Can you rescale the records between the line holding "What distance away" and the end of the records, inclusive? Repeat every line unchanged, except multiply each distance in the answers by 1.4 and round it to its original number of decimals, with halves rounding up. Leave the pictures out.

• **Data supplied**:
• • •

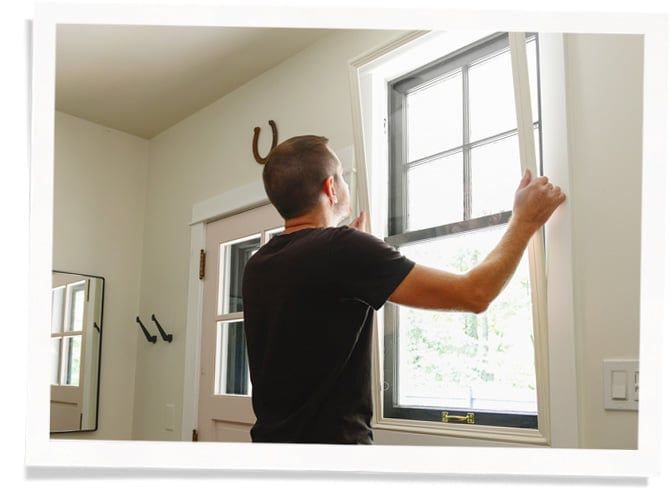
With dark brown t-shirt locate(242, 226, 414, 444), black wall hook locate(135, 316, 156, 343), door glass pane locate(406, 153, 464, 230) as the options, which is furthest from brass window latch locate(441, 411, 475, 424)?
black wall hook locate(135, 316, 156, 343)

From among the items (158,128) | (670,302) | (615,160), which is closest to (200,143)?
(158,128)

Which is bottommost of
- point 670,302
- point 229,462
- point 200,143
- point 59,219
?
point 229,462

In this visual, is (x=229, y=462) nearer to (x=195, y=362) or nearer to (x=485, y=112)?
(x=195, y=362)

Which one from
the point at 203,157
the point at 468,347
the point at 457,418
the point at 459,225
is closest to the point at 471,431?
the point at 457,418

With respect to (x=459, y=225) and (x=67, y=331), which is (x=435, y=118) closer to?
(x=459, y=225)

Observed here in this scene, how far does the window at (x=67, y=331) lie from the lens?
1248mm

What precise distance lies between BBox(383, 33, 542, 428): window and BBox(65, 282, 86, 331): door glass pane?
0.55m

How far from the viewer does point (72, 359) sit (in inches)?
49.6

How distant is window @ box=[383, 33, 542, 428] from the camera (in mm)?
1175

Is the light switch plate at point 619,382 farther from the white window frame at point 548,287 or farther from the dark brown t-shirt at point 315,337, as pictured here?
the dark brown t-shirt at point 315,337

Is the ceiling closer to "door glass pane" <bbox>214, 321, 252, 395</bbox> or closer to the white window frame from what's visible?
the white window frame

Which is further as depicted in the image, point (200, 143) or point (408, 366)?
point (200, 143)

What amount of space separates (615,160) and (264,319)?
2.14 ft

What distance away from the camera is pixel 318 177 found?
1.26m
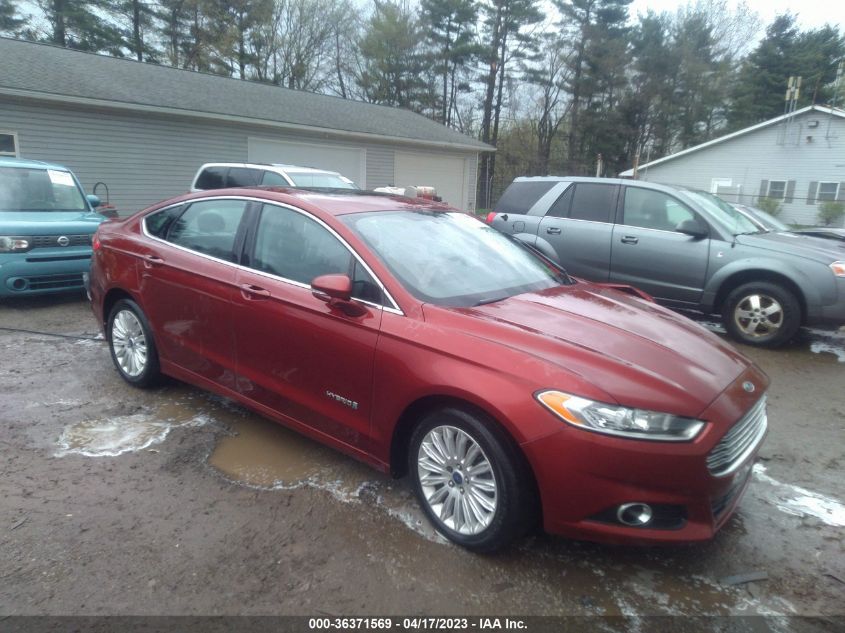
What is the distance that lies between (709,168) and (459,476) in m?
28.9

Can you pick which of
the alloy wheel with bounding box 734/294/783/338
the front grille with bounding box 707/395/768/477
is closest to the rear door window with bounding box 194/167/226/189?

• • •

• **Complete answer**:
What distance away from the camera is pixel 318 177 found?
1.76m
What is the distance that lies between (709,168) and (459,476) in m?
40.5

Can you pick which of
the alloy wheel with bounding box 734/294/783/338
the front grille with bounding box 707/395/768/477
is closest to the rear door window with bounding box 194/167/226/189?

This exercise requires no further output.